• **Try it**
Every record, down to the last line, must be given again exactly.

Stored data entries

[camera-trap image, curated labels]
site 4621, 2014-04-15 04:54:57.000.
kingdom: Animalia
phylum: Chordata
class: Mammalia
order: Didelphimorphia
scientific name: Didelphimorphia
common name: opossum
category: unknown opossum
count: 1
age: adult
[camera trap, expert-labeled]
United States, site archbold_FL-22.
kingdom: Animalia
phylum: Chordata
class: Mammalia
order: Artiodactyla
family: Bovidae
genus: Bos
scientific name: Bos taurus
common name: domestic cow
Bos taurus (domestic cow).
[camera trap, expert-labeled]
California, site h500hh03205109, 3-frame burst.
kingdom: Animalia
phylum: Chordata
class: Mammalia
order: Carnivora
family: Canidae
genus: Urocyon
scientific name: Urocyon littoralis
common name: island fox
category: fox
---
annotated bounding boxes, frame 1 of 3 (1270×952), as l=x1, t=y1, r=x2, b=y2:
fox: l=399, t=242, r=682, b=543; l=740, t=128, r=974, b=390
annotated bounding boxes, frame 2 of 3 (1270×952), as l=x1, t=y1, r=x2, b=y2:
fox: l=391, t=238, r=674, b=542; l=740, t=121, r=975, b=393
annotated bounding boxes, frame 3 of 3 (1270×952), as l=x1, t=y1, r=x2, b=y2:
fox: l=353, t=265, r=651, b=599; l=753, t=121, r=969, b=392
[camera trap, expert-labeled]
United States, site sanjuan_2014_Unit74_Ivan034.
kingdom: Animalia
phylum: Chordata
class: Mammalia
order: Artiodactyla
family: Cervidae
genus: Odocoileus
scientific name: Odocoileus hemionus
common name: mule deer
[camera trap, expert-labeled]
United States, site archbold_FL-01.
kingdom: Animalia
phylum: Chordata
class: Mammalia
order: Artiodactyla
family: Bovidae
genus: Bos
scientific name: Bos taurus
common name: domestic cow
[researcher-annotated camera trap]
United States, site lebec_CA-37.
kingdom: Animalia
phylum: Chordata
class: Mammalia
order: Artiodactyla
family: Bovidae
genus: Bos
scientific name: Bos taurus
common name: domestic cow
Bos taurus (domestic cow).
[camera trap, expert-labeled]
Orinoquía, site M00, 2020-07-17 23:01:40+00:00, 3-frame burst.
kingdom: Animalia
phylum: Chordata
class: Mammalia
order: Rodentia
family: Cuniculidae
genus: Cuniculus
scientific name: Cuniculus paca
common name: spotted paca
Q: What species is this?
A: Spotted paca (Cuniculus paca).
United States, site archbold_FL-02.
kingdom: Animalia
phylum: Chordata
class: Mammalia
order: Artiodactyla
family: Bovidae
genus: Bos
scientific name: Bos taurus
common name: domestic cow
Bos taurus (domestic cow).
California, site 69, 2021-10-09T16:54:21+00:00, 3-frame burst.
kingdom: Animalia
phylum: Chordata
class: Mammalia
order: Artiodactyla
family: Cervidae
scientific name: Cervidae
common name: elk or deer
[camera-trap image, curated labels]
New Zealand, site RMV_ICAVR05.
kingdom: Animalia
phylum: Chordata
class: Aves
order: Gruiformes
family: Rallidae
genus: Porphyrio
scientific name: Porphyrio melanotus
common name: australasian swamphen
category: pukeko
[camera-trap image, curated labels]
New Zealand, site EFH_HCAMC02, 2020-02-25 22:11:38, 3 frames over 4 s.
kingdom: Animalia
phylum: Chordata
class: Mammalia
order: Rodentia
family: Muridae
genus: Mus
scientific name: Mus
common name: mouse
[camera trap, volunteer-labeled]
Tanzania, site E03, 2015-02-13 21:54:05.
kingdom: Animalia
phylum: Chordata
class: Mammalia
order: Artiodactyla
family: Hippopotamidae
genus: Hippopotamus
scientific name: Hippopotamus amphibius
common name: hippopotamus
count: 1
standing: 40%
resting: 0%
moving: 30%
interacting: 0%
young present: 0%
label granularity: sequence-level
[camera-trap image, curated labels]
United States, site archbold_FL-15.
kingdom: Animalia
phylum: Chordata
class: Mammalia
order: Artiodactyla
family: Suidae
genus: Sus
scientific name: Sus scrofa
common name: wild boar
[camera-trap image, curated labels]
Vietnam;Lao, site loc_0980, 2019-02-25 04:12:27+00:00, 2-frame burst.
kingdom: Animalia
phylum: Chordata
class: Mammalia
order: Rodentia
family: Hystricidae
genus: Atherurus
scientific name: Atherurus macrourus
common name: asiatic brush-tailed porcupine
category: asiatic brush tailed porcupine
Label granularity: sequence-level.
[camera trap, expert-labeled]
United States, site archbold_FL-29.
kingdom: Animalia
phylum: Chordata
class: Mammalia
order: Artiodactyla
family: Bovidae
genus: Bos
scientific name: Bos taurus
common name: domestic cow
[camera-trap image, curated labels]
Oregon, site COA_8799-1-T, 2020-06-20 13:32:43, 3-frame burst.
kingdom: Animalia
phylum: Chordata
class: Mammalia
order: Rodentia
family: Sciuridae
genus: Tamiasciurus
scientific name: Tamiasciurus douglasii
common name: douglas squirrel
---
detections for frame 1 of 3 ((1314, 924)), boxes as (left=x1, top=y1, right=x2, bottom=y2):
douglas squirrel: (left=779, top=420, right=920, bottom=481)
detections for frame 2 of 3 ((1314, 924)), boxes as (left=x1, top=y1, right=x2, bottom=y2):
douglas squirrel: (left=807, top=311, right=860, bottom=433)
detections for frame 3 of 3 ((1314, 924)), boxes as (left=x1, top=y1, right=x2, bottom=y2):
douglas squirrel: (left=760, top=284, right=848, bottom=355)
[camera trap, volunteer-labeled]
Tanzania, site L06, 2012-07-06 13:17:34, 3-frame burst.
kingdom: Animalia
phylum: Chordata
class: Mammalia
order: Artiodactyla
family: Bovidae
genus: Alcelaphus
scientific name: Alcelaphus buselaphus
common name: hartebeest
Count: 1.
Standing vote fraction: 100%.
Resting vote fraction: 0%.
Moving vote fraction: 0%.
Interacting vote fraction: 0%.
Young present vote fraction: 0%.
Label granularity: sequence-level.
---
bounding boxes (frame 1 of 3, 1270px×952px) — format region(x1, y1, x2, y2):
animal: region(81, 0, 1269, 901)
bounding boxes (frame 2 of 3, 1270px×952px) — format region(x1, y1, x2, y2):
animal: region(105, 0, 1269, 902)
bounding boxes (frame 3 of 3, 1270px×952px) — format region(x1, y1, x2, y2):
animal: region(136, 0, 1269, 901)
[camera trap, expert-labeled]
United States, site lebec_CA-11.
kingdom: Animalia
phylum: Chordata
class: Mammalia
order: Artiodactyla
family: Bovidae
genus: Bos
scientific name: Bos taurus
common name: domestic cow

• **Response to the exercise**
[camera-trap image, curated labels]
site 4621, 2014-04-15 04:54:57.000.
kingdom: Animalia
phylum: Chordata
class: Mammalia
order: Didelphimorphia
scientific name: Didelphimorphia
common name: opossum
category: unknown opossum
count: 1
age: adult
[camera trap, expert-labeled]
United States, site archbold_FL-22.
kingdom: Animalia
phylum: Chordata
class: Mammalia
order: Artiodactyla
family: Bovidae
genus: Bos
scientific name: Bos taurus
common name: domestic cow
Bos taurus (domestic cow).
[camera trap, expert-labeled]
California, site h500hh03205109, 3-frame burst.
kingdom: Animalia
phylum: Chordata
class: Mammalia
order: Carnivora
family: Canidae
genus: Urocyon
scientific name: Urocyon littoralis
common name: island fox
category: fox
---
annotated bounding boxes, frame 1 of 3 (1270×952), as l=x1, t=y1, r=x2, b=y2:
fox: l=399, t=242, r=682, b=543; l=740, t=128, r=974, b=390
annotated bounding boxes, frame 2 of 3 (1270×952), as l=x1, t=y1, r=x2, b=y2:
fox: l=391, t=238, r=674, b=542; l=740, t=121, r=975, b=393
annotated bounding boxes, frame 3 of 3 (1270×952), as l=x1, t=y1, r=x2, b=y2:
fox: l=353, t=265, r=651, b=599; l=753, t=121, r=969, b=392
[camera trap, expert-labeled]
United States, site sanjuan_2014_Unit74_Ivan034.
kingdom: Animalia
phylum: Chordata
class: Mammalia
order: Artiodactyla
family: Cervidae
genus: Odocoileus
scientific name: Odocoileus hemionus
common name: mule deer
[camera trap, expert-labeled]
United States, site archbold_FL-01.
kingdom: Animalia
phylum: Chordata
class: Mammalia
order: Artiodactyla
family: Bovidae
genus: Bos
scientific name: Bos taurus
common name: domestic cow
[researcher-annotated camera trap]
United States, site lebec_CA-37.
kingdom: Animalia
phylum: Chordata
class: Mammalia
order: Artiodactyla
family: Bovidae
genus: Bos
scientific name: Bos taurus
common name: domestic cow
Bos taurus (domestic cow).
[camera trap, expert-labeled]
Orinoquía, site M00, 2020-07-17 23:01:40+00:00, 3-frame burst.
kingdom: Animalia
phylum: Chordata
class: Mammalia
order: Rodentia
family: Cuniculidae
genus: Cuniculus
scientific name: Cuniculus paca
common name: spotted paca
Q: What species is this?
A: Spotted paca (Cuniculus paca).
United States, site archbold_FL-02.
kingdom: Animalia
phylum: Chordata
class: Mammalia
order: Artiodactyla
family: Bovidae
genus: Bos
scientific name: Bos taurus
common name: domestic cow
Bos taurus (domestic cow).
California, site 69, 2021-10-09T16:54:21+00:00, 3-frame burst.
kingdom: Animalia
phylum: Chordata
class: Mammalia
order: Artiodactyla
family: Cervidae
scientific name: Cervidae
common name: elk or deer
[camera-trap image, curated labels]
New Zealand, site RMV_ICAVR05.
kingdom: Animalia
phylum: Chordata
class: Aves
order: Gruiformes
family: Rallidae
genus: Porphyrio
scientific name: Porphyrio melanotus
common name: australasian swamphen
category: pukeko
[camera-trap image, curated labels]
New Zealand, site EFH_HCAMC02, 2020-02-25 22:11:38, 3 frames over 4 s.
kingdom: Animalia
phylum: Chordata
class: Mammalia
order: Rodentia
family: Muridae
genus: Mus
scientific name: Mus
common name: mouse
[camera trap, volunteer-labeled]
Tanzania, site E03, 2015-02-13 21:54:05.
kingdom: Animalia
phylum: Chordata
class: Mammalia
order: Artiodactyla
family: Hippopotamidae
genus: Hippopotamus
scientific name: Hippopotamus amphibius
common name: hippopotamus
count: 1
standing: 40%
resting: 0%
moving: 30%
interacting: 0%
young present: 0%
label granularity: sequence-level
[camera-trap image, curated labels]
United States, site archbold_FL-15.
kingdom: Animalia
phylum: Chordata
class: Mammalia
order: Artiodactyla
family: Suidae
genus: Sus
scientific name: Sus scrofa
common name: wild boar
[camera-trap image, curated labels]
Vietnam;Lao, site loc_0980, 2019-02-25 04:12:27+00:00, 2-frame burst.
kingdom: Animalia
phylum: Chordata
class: Mammalia
order: Rodentia
family: Hystricidae
genus: Atherurus
scientific name: Atherurus macrourus
common name: asiatic brush-tailed porcupine
category: asiatic brush tailed porcupine
Label granularity: sequence-level.
[camera trap, expert-labeled]
United States, site archbold_FL-29.
kingdom: Animalia
phylum: Chordata
class: Mammalia
order: Artiodactyla
family: Bovidae
genus: Bos
scientific name: Bos taurus
common name: domestic cow
[camera-trap image, curated labels]
Oregon, site COA_8799-1-T, 2020-06-20 13:32:43, 3-frame burst.
kingdom: Animalia
phylum: Chordata
class: Mammalia
order: Rodentia
family: Sciuridae
genus: Tamiasciurus
scientific name: Tamiasciurus douglasii
common name: douglas squirrel
---
detections for frame 1 of 3 ((1314, 924)), boxes as (left=x1, top=y1, right=x2, bottom=y2):
douglas squirrel: (left=779, top=420, right=920, bottom=481)
detections for frame 2 of 3 ((1314, 924)), boxes as (left=x1, top=y1, right=x2, bottom=y2):
douglas squirrel: (left=807, top=311, right=860, bottom=433)
detections for frame 3 of 3 ((1314, 924)), boxes as (left=x1, top=y1, right=x2, bottom=y2):
douglas squirrel: (left=760, top=284, right=848, bottom=355)
[camera trap, volunteer-labeled]
Tanzania, site L06, 2012-07-06 13:17:34, 3-frame burst.
kingdom: Animalia
phylum: Chordata
class: Mammalia
order: Artiodactyla
family: Bovidae
genus: Alcelaphus
scientific name: Alcelaphus buselaphus
common name: hartebeest
Count: 1.
Standing vote fraction: 100%.
Resting vote fraction: 0%.
Moving vote fraction: 0%.
Interacting vote fraction: 0%.
Young present vote fraction: 0%.
Label granularity: sequence-level.
---
bounding boxes (frame 1 of 3, 1270px×952px) — format region(x1, y1, x2, y2):
animal: region(81, 0, 1269, 901)
bounding boxes (frame 2 of 3, 1270px×952px) — format region(x1, y1, x2, y2):
animal: region(105, 0, 1269, 902)
bounding boxes (frame 3 of 3, 1270px×952px) — format region(x1, y1, x2, y2):
animal: region(136, 0, 1269, 901)
[camera trap, expert-labeled]
United States, site lebec_CA-11.
kingdom: Animalia
phylum: Chordata
class: Mammalia
order: Artiodactyla
family: Bovidae
genus: Bos
scientific name: Bos taurus
common name: domestic cow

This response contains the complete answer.